O porco está sob anestesia e com equipamento de gravação conectado. Fonte: Boletim da Academia Médica Militar Russa
O aparecimento de buracos de bala de entrada quando ferido por fragmentos de um cartucho de bala SP10. Fonte: Boletim da Academia Médica Militar Russa
Ao mesmo tempo, é o alcance real que dá os resultados mais realistas - o projétil mantém suas condições naturais de movimento. No caso de um ferimento fatal, um ciclo completo de exames é realizado, seguido por uma autópsia. Para feridas não fatais, a atividade comportamental e todo o espectro das funções fisiológicas são investigados - desde o estado do sistema nervoso até o tônus dos vasos periféricos.
Uma foto do ferimento do animal experimental após superar uma barreira sólida por uma bala. Fonte: Military Medical Journal.

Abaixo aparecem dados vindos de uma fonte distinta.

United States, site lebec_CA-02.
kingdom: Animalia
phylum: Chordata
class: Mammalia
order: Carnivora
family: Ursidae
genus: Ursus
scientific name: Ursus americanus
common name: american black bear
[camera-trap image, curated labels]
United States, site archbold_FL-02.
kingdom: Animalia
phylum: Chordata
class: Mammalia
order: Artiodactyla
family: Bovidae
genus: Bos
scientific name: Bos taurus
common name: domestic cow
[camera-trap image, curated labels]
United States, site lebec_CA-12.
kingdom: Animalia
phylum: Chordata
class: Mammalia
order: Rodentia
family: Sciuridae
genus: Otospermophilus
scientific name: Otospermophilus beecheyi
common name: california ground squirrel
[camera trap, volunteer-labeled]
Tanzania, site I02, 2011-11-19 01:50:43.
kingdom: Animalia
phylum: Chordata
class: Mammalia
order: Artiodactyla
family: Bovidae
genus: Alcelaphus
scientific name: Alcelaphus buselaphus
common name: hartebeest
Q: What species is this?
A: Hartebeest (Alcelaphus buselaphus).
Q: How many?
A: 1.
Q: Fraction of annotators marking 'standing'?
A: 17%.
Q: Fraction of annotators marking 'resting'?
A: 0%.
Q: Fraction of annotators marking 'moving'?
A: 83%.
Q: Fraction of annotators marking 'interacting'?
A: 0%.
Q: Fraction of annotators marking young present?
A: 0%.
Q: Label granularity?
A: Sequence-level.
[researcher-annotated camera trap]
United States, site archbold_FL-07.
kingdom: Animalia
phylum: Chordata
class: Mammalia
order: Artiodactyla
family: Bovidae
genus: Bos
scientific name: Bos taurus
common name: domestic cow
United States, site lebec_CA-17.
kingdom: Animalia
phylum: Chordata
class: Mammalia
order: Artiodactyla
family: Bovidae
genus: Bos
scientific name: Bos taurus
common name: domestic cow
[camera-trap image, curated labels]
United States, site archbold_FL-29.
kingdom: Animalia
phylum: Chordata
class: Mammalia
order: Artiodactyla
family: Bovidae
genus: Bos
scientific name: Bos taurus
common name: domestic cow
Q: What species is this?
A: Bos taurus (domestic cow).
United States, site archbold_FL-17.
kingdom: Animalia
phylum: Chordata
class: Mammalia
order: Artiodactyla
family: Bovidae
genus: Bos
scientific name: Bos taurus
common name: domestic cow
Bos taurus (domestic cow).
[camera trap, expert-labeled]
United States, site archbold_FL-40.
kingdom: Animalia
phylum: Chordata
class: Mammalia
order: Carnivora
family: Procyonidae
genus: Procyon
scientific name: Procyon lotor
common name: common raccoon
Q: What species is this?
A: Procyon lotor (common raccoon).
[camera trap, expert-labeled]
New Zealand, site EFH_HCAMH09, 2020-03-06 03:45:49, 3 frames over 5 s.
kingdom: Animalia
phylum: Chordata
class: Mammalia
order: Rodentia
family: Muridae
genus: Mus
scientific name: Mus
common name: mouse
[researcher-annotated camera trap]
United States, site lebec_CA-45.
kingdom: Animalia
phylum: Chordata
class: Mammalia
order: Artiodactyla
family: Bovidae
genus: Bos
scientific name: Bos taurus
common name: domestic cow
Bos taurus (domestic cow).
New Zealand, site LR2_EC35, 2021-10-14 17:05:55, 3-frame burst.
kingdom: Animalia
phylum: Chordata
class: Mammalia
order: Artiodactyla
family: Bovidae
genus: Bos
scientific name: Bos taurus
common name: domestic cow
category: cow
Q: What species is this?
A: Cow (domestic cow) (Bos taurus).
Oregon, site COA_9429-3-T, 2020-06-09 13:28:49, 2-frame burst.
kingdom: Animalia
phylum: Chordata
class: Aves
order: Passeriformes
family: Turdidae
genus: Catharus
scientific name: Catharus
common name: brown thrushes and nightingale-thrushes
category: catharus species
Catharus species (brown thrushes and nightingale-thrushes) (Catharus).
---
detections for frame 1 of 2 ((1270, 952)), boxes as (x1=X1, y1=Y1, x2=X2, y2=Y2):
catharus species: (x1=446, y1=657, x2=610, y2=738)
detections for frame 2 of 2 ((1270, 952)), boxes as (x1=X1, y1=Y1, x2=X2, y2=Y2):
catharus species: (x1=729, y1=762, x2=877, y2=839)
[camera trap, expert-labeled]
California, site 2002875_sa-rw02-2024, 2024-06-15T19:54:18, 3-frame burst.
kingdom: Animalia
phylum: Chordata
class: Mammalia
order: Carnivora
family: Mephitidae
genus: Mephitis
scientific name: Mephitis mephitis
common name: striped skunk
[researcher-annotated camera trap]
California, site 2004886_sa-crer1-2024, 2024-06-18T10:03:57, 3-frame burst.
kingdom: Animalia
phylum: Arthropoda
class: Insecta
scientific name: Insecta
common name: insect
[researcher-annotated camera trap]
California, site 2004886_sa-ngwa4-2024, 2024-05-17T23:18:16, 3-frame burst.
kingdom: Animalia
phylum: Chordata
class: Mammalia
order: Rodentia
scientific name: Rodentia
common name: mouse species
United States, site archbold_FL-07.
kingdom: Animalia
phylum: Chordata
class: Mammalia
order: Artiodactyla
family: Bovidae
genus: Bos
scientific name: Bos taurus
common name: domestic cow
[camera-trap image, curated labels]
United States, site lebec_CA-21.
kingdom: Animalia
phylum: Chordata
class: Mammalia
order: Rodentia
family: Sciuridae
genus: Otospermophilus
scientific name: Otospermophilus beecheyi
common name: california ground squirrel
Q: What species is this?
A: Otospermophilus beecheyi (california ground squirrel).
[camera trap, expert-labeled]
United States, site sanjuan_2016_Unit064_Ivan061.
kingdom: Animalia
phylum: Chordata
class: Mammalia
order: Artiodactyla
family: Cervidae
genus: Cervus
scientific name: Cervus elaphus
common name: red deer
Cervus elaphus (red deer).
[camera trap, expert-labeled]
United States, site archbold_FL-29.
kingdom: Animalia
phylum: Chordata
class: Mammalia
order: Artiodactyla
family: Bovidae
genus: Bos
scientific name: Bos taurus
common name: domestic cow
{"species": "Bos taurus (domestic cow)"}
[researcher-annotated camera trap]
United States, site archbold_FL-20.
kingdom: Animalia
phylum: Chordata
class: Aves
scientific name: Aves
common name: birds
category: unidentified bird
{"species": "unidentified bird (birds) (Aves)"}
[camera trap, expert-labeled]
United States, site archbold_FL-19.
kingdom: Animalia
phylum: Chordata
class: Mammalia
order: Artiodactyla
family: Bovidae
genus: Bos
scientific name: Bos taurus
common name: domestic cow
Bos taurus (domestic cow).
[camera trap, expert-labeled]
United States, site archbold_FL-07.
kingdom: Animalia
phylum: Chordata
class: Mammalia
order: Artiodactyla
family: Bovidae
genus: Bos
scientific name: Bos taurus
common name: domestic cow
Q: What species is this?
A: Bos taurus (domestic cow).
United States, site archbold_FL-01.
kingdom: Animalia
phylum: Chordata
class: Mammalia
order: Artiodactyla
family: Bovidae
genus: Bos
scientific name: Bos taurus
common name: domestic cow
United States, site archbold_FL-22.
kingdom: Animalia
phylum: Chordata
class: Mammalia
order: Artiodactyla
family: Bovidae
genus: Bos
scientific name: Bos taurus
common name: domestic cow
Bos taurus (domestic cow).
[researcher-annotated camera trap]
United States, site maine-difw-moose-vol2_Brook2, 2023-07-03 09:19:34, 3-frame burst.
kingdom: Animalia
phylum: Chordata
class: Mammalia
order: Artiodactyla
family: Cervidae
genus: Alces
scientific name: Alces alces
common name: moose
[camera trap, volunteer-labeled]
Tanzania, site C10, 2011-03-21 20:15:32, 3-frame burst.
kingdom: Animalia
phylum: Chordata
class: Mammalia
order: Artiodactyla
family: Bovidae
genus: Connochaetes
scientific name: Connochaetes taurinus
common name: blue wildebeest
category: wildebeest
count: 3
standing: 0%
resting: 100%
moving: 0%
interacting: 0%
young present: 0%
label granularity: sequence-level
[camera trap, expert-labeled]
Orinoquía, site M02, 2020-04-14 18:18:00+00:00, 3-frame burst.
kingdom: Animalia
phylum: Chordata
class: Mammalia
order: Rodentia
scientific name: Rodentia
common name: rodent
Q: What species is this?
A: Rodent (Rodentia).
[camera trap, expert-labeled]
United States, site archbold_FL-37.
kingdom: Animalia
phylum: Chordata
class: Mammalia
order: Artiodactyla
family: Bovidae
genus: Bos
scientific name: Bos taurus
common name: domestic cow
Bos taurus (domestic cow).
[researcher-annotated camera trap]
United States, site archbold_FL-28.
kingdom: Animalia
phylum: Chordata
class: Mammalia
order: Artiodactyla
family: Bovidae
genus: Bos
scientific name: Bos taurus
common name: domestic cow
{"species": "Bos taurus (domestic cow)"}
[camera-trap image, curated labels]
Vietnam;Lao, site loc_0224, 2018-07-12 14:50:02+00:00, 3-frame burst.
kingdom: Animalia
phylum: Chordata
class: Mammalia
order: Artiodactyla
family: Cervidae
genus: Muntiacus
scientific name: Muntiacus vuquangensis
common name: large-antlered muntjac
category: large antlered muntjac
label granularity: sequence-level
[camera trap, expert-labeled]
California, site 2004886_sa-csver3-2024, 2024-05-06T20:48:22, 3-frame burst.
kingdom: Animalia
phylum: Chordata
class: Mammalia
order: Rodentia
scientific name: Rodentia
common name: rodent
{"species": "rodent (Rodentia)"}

Sobre a questão da ética. Em 1959, os pesquisadores ingleses Russell e Birch propuseram o conceito de "Os três Rs", que deve ser respeitado ao conduzir qualquer experimento traumático com animais. Três componentes: substituição - substituição, redução - redução e refinamento - aumento da qualidade. O princípio da substituição requer, se possível, substituir os animais por outros modelos e métodos (matemáticos, por exemplo) e, em vez dos mamíferos, usar animais com sistema nervoso menos desenvolvido. O princípio da redução pressupõe o uso do menor número possível de animais em experimentos "desumanos". O terceiro princípio, a melhoria da qualidade, requer o uso de equipamentos e medicamentos de alta tecnologia para anestesia quanto possível. Também é necessário retirar os animais do experimento da forma mais indolor possível. Grande parte da responsabilidade de seguir essas diretrizes é dos comitês de ética. Por exemplo, na Academia Médica Militar. S. M. Kirov tem um conselho de ética independente que, entre outras coisas, monitora o uso de animais de laboratório em experimentos biomédicos.
Atualmente, nem na Rússia, nem no mundo, os especialistas em feridas balísticas de armas de fogo não podem abandonar o uso de animais e material cadavérico, mesmo levando em consideração a grande variedade de simuladores de origem não biológica.